3. Information about the policy you have in place to refund tuition fees and other relevant costs to your students and to provide compensation where necessary in the event that you are no longer able to preserve continuation of study
UAL now has a Refund and Compensation Policy
UAL’s current assessment is that there are no students for whom we have identified a risk of non-continuation of study. Nevertheless should an instance occur that commits UAL to invoking its Refund and Compensation Policy we have sufficient cash reserves to draw on to meet conceivable demands. UAL’s financial strength is outlined in section 1 in the first paragraph.
4. Information about how you will communicate with students about your student protection plan
The University will publish this Student Protection Plan on the website for potential students. Students will be made aware of the Plan as part of the offer process with a link provided in the offer letter.
We will publicise this Student Protection Plan to current students through placement on the student orientated intranet, and reference in induction and other material given to students at the start of their studies.
The University has consulted the elected sabbatical team of the Students’ Union in this initial development of the first version of the Student Protection Plan. Approval of the plan is by Academic Board which includes student representatives. The University commits to working with the SU as the plan is revised through the regular business meetings held between senior university staff and the SU sabbatical team.
The Student Protection Plan is approved by the University’s Academic Board who delegate the ongoing monitoring and updating of the plan to the Academic Planning Sub Committee (APSC). All new course developments and course closure plans are monitored by APSC. Decisions on individual course closures or other changes that need to be reflected in the plan will be considered and approved by the Academic Planning Sub Committee and the overall plan reapproved on an annual basis by Academic Board. The University’s Course Closure Procedures require a consultation with students and staff before a decision to close is taken and the University’s Academic Quality and Standards Committee takes an overview of all courses in closure.
UAL commits to notifying students of any changes that may affect their studies in a timely manner. Should any measures in the Student Protection Plan need to be triggered, students will be notified by the Dean of School or Academic Programmes.
UAL commits to taking a decision to close undergraduate courses at least 12 months before the intake of the last cohort and 9 months for postgraduate courses.
UAL commits to consulting with students already studying on a course before taking a decision to close.

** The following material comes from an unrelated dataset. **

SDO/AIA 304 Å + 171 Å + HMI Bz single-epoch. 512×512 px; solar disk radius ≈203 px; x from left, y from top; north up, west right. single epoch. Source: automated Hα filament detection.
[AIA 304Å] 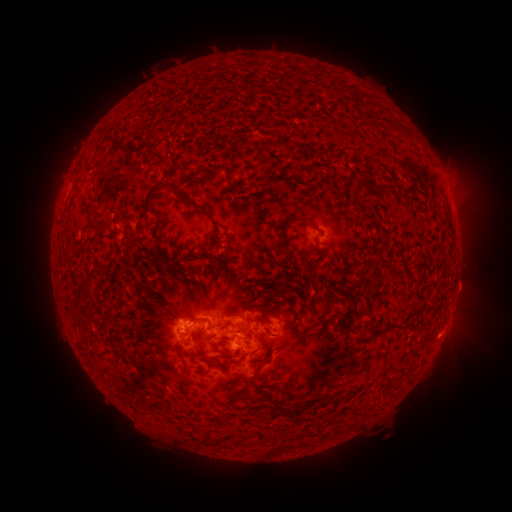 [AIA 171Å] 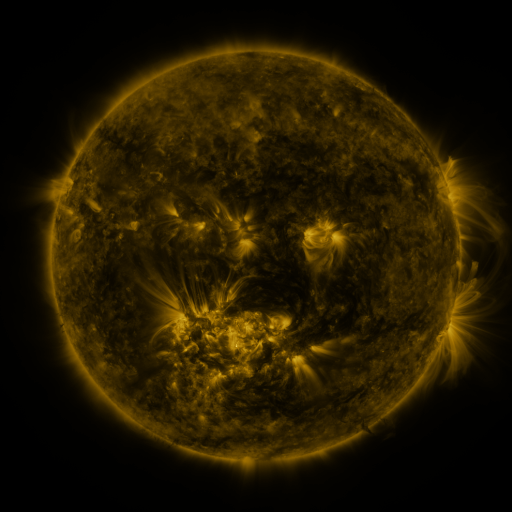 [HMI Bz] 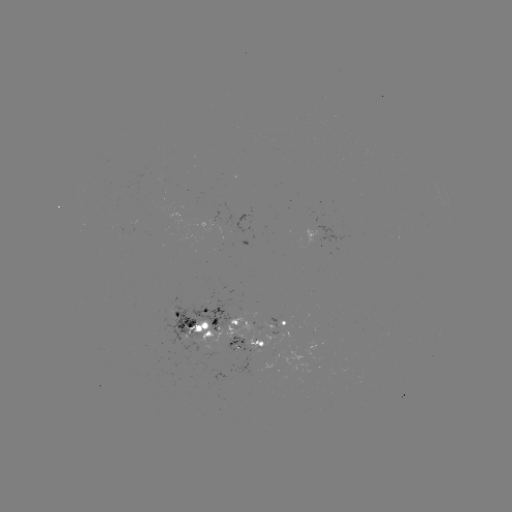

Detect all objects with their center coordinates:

The University works closely with its Students’ Union on all university business and should this Student Protection Plan need to be invoked UAL will work with the SU to put in place ways for students to inform themselves of changes proposed or actions taken in response to events. The Students’ Union will provide independent advice to individuals or groups of students so they are clear on their rights and can question and challenge the University’s proposals if they consider this appropriate.